Research Themes
Integrating and sharing information across disparate sources entails
several significant challenges: relevant data objects are split across multiple
information sources, and often owned by different organizations. The sources
represent, maintain, and export the information using a variety of formats,
interfaces and semantics. In the two last decades, much research work
in the database community has been devoted to developing approaches and
systems that enable information integration in heterogeneous and distributed
environments.
Figure 1 – A mediation-based architecture
Currently, one of the mainstream approach for information gathering
and analysis across several distributed and heterogeneous sources is the
use of mediation based architecture. In this architecture (c.f., figure 1),
native information sources are ‘‘wrapped” into logical views that represent
uniform interfaces to access the underlying sources. Then, an integrated
global schema is constructed to provide a single entry point to query the
available information sources. Although mediation architecture are certainly
very useful in many application contexts, they present fundamental limitations
to cope with the rapid growth of a highly dynamic information space such
as the Web. Clearly, a brute force data integration approach, where the
development of an integrated schema requires the understanding of both
structure and semantics of all the sources to be integrated, is hardly applicable
because of the dynamic nature and size of the Web. Therefore, the effective
sharing of a potentially large number of distributed, heterogeneous and dynamic
information sources, requires more scalable and flexible data sharing and
querying techniques. To cope with this issue, there has been a renewed interest
in leveraging traditional data integration techniques. In particular, an
emerging new research direction, around the notion of peer to peer (P2P)

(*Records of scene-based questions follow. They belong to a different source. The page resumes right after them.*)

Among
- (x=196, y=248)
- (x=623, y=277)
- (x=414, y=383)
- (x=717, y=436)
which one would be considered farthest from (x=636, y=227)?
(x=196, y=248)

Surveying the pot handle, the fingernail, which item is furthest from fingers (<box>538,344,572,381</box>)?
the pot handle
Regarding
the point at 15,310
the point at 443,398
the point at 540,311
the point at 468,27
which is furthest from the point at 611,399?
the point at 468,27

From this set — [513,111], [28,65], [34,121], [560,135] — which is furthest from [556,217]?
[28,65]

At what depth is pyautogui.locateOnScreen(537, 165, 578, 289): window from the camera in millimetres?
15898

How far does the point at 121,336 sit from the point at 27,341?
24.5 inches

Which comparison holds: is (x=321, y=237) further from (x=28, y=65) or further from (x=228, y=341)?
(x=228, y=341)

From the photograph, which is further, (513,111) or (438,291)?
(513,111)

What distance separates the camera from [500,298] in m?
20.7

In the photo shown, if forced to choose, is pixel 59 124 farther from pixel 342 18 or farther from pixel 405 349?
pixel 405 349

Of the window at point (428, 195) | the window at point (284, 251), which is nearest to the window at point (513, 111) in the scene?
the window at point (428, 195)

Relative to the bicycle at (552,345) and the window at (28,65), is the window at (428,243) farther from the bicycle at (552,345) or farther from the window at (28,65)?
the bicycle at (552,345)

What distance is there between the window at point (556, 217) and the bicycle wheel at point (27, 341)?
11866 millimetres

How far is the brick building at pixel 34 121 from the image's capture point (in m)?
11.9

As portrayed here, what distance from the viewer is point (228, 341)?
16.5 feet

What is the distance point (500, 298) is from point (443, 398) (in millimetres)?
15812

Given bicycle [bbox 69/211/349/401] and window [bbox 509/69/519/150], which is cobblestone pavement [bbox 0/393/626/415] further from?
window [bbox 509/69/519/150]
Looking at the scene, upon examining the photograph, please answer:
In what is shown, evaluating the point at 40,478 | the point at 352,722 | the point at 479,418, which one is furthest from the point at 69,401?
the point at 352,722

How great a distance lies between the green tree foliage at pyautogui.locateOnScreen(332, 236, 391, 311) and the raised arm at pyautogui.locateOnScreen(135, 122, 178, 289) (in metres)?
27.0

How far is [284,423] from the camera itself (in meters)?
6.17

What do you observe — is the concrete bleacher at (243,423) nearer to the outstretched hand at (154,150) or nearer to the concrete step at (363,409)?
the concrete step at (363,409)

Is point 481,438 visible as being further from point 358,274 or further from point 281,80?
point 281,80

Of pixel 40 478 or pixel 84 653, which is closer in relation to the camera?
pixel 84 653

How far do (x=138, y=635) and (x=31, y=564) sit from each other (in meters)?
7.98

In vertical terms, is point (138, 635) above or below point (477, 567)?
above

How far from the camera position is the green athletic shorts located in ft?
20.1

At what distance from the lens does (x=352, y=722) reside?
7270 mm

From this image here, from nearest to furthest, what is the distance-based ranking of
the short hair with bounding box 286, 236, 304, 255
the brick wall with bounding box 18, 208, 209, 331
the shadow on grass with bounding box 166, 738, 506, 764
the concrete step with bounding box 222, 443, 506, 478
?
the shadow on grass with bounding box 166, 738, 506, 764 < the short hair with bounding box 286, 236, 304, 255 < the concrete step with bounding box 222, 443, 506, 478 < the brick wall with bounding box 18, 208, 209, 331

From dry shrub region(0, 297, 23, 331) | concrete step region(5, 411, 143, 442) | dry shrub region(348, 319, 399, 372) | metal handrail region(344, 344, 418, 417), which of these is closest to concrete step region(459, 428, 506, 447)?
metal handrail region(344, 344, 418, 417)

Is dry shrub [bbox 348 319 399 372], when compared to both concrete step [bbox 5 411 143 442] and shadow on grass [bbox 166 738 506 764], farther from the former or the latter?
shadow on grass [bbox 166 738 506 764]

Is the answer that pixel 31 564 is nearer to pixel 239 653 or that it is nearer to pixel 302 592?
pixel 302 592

model, aims at developing a decentralized data sharing architecture where,
rather than requiring the use of a single integrated schema to share data,
allows peers to define semantic mappings between pairs of peers. On another
side, the emerging semantic web efforts propose to employ machine-understandable
abstractions for the representation of resource semantics. In particular,
the semantic web promotes the use of ontologies as a tool for reconciling
semantic heterogeneity between web resources. Despite these early efforts,
many of the P2P and semantic web objectives, including improving the technology
to organise, search, integrate, and evolve large scaled web-accessible sources,
remain difficult to achieve.
In this project, we plan to focus on three research issues:
(i) Flexibility of integration, mainly by investigating
approaches that enable automatic schemas mapping discovery in order to facilitate
the integration task,
(ii) Flexibility and scalability of query processing: our
aim is the design and development of flexible and efficient algorithms to
handle query processing in presence of large number of information sources
and
(iii) Flexibility at semantic level, by investigating the
mapping graph restructuring and their impact on query optimization.
The expertises required for this project are:
Data mediation (LIRMM, LIRIS)
Knowledge representation (LIRIS, LIMOS)
Optimisation and restructuration (LIRMM, LIRIS)
Flexible Query Rewriting (LIMOS, IRISA/ENSST)
Application (CEMAGREF)